The actual deployment underwent a series of changes that both illustrated German skill in operational planning and reinforced confidence in the skill’s applicability to the wider Russian stage. The final dispositions put a worked-in command and staff team on the Greek frontier: List’s 12th Army and Kleist’s renamed Panzer Group 1. With three panzer divisions and two motorized ones plus Grossdeutschland and two similarly configured claimants to elite status, the SS Leibstandarte and the Luftwaffe’s Hermann Göring Brigade, Kleist was expected to overrun Greece from a standing start.
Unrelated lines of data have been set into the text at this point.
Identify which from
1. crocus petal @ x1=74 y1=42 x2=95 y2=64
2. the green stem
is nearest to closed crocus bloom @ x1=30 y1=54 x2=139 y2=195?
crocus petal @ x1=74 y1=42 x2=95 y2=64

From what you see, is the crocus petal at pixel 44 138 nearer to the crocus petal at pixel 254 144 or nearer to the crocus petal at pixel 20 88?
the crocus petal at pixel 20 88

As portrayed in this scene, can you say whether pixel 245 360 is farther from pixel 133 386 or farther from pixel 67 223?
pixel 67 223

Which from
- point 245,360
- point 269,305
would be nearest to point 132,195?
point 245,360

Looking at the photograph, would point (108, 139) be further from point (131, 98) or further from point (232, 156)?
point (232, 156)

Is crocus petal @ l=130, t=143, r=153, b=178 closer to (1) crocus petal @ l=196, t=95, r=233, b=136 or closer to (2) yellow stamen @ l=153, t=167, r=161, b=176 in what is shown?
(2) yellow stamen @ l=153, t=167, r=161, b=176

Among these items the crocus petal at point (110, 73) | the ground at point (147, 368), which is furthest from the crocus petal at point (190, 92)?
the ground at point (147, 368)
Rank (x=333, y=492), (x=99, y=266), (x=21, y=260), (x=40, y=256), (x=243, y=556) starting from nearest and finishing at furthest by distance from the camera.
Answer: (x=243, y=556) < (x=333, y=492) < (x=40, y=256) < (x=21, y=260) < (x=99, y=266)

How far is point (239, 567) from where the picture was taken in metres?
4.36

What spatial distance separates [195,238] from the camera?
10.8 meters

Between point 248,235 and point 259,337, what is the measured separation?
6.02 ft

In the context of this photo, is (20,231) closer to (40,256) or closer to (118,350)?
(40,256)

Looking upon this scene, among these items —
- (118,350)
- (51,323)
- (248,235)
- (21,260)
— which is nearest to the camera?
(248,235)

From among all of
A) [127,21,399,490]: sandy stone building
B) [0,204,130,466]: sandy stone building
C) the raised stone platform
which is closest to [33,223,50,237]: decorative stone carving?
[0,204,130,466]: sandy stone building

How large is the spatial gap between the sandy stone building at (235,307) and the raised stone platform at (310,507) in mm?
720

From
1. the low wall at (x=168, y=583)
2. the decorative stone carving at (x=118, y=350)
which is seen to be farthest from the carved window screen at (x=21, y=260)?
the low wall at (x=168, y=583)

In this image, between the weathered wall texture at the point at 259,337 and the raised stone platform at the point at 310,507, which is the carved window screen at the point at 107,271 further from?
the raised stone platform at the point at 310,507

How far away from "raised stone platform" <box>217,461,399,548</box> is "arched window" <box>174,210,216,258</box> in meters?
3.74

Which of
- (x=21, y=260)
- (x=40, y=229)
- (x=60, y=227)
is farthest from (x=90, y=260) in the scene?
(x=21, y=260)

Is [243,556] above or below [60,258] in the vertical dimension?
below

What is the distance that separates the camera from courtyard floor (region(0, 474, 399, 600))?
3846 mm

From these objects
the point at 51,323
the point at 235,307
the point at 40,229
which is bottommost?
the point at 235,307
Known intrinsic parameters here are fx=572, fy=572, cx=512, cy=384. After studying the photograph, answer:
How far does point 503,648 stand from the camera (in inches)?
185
On March 27 the situation changed utterly. A coup deposed the Yugoslav government. Hitler responded with Operation Punishment: the destruction of Yugoslavia with “merciless harshness.” Kleist swung his group
90 degrees and, beginning on April 8 as the Luftwaffe eviscerated Belgrade, drove into Yugoslavia’s side with the force of a knife thrust. Breaking through initially stubborn resistance and scattering two Yugoslav armies, the group drove north as another panzer corps came south from Hungary into Croatia. Belgrade was the objective. What remained of it capitulated on April 12. The Yugoslav army, its morale shaken by recent political events, divided along ethnic lines. Lacking modern equipment, it never had much of a chance. In a week the panzers had shattered its fighting spirit and its fighting power alike by speed and shock, in terrain regarded as less suitable even than the Ardennes for mobile warfare, and without breaking a military sweat. The major challenge to the rear echelons was coping with the thousands of Yugoslavs trying to surrender. On April 14 the Yugoslav government called for terms.
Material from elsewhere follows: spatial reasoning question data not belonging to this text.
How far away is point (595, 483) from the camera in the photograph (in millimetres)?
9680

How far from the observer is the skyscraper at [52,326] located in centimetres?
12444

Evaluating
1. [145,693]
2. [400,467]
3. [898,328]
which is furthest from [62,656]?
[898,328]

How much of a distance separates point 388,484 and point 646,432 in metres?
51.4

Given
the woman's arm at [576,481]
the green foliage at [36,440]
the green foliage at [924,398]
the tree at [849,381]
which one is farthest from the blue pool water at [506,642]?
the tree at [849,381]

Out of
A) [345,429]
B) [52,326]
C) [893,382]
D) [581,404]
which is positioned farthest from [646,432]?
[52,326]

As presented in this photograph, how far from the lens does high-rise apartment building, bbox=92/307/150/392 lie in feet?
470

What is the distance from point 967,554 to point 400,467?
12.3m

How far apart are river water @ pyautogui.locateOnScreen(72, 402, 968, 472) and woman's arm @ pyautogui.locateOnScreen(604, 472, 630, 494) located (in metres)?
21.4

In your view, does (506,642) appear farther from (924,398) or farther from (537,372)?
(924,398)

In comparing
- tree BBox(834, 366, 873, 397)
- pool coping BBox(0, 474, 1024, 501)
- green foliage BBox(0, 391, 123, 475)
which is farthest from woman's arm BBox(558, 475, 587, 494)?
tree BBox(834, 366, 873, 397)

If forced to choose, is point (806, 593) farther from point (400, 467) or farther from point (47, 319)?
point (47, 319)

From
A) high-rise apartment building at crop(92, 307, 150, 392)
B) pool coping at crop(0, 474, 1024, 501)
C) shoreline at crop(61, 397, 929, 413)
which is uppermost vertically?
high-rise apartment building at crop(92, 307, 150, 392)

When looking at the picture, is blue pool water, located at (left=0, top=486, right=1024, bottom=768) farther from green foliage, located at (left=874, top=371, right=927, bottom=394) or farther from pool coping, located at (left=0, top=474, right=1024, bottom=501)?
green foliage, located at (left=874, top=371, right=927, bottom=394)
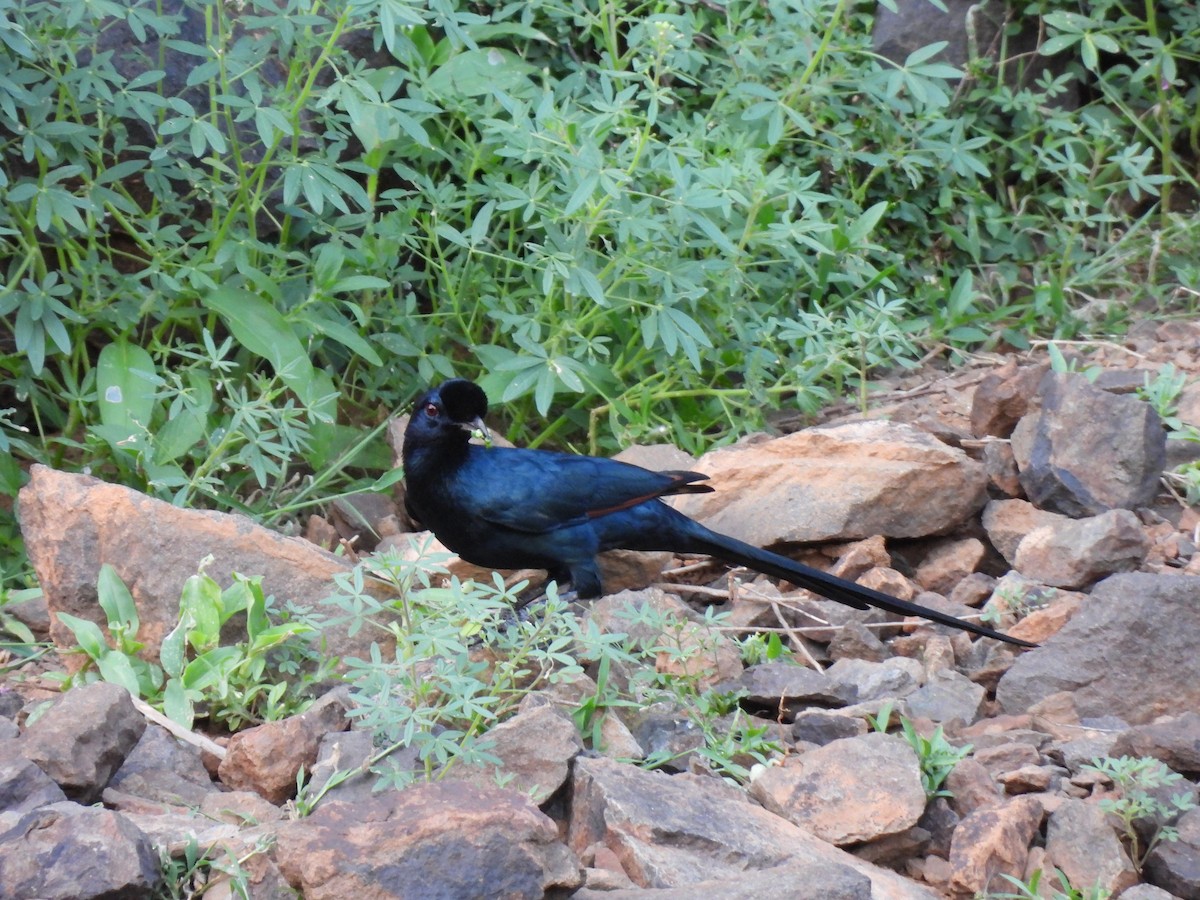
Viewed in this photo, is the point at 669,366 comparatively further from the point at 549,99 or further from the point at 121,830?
the point at 121,830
A country was dismembered; a stage was set for more than a half century of civil war; and the panzers were responsible. Kleist’s divisions were pulled into reserve as quickly as possible for redeployment to the Russian frontier, with a collective sense of a job well done that suggested favorable prospects for the future. The new divisions and the new commanders had performed well compared to the standards of 1940. A continuing tendency to outrun the infantry had no significant tactical consequences; the tanks alone spread demoralization wherever they went. Logistics posed occasional problems, but the fighting ended before they metastasized. Total German casualties were 150 dead, 400 wounded, and 15 missing. Nothing emerging from Yugoslavia, in short, inspired any last-minute second thoughts about another operation against a Slavic army and culture.